Becoming a referee was never part of Thomas’ plan. A gifted athlete, she lettered five times in softball as a high schooler and attended the University of Mobile on a basketball scholarship. She scored 779 points in three seasons and was named an Academic All-American.
Her officiating career started when she attended a Gulf Coast Football Officials Association meeting, after her brother informed her that he was going and piqued her interest. Thomas began working high school games and got the attention of former NFL referee and Conference USA coordinator of officials Gerry Austin. In 2007, she became the first woman to officiate a major college football game.
Her list of “firsts” did not end there, though. First female referee to work a bowl game. First woman to officiate in a Big Ten stadium. First woman to be a full-time NFL referee, which happened back in 2015. And she was the first woman to receive an on-field officiating assignment for an NFL playoff game.

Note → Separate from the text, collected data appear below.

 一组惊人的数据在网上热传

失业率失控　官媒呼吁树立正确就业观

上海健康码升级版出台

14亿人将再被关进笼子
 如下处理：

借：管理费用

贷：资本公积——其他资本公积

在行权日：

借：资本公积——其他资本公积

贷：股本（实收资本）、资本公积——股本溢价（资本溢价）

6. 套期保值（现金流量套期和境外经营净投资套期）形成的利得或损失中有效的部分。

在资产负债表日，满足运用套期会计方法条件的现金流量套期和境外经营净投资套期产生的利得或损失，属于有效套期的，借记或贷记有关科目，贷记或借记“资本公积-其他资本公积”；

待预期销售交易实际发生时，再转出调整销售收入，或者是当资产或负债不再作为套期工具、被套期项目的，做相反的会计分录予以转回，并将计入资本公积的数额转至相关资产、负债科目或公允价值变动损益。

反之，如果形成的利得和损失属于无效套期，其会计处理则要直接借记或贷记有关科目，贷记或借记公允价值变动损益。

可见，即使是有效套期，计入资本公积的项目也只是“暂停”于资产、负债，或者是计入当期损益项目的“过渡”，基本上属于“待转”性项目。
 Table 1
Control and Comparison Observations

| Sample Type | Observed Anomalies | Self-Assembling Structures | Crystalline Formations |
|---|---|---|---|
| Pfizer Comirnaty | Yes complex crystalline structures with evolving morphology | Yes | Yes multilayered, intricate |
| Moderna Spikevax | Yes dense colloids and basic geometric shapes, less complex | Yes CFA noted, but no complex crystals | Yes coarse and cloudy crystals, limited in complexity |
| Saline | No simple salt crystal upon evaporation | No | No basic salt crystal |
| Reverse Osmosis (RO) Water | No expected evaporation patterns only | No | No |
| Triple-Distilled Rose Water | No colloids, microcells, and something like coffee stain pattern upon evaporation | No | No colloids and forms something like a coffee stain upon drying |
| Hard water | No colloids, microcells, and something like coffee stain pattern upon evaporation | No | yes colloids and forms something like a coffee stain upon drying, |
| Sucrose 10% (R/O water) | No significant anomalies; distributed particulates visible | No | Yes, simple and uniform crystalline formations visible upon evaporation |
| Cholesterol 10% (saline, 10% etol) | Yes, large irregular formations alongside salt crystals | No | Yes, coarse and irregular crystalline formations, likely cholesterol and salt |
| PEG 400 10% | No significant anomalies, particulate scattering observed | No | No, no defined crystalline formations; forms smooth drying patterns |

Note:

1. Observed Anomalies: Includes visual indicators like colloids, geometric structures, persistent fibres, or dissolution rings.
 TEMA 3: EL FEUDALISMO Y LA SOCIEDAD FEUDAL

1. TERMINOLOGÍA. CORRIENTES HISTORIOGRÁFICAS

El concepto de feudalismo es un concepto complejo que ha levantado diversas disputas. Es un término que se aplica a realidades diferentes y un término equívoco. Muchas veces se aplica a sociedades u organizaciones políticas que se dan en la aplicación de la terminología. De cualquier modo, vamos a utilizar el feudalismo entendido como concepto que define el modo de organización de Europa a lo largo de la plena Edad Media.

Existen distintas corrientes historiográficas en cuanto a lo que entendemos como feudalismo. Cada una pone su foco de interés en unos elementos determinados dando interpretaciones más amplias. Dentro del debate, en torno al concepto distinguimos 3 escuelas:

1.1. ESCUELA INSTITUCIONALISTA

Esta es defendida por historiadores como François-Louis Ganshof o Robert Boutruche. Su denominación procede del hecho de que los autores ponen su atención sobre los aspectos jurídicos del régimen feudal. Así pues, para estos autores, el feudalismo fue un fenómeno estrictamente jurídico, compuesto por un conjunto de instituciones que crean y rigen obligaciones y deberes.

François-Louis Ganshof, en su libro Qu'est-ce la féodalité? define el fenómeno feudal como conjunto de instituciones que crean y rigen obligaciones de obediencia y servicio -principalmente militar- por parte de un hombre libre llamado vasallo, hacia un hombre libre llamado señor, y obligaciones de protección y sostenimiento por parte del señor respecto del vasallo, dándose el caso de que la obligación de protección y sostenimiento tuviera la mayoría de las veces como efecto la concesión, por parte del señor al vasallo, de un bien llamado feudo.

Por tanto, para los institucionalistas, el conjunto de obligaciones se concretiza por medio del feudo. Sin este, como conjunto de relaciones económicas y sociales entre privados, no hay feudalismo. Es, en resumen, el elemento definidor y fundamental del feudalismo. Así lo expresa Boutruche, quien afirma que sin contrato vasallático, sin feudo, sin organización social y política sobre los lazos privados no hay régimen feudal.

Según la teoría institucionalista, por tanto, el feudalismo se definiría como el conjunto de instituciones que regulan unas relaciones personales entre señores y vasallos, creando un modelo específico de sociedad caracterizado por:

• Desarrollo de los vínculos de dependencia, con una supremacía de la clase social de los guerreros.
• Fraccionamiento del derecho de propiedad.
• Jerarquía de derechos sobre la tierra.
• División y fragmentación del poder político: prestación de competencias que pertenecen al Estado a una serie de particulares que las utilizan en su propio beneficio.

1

Thomas attributes the perseverance and determination she’s demonstrated as a trailblazer in part to her parents and being raised in a Christian household.
“I just have to commend my mother and father for laying such a wonderful Christian foundation for all of us at home,” she said on “Today.”
Though Thomas reached the pinnacle of her profession by working the Super Bowl, she does not view it as her biggest success of the past year. That honor is reserved for the growth she’s seen in her faith during the pandemic.
“That was my triumph,” she said in the interview with Lawrence, “that I needed to dig deeper into my faith and not doubt so much.”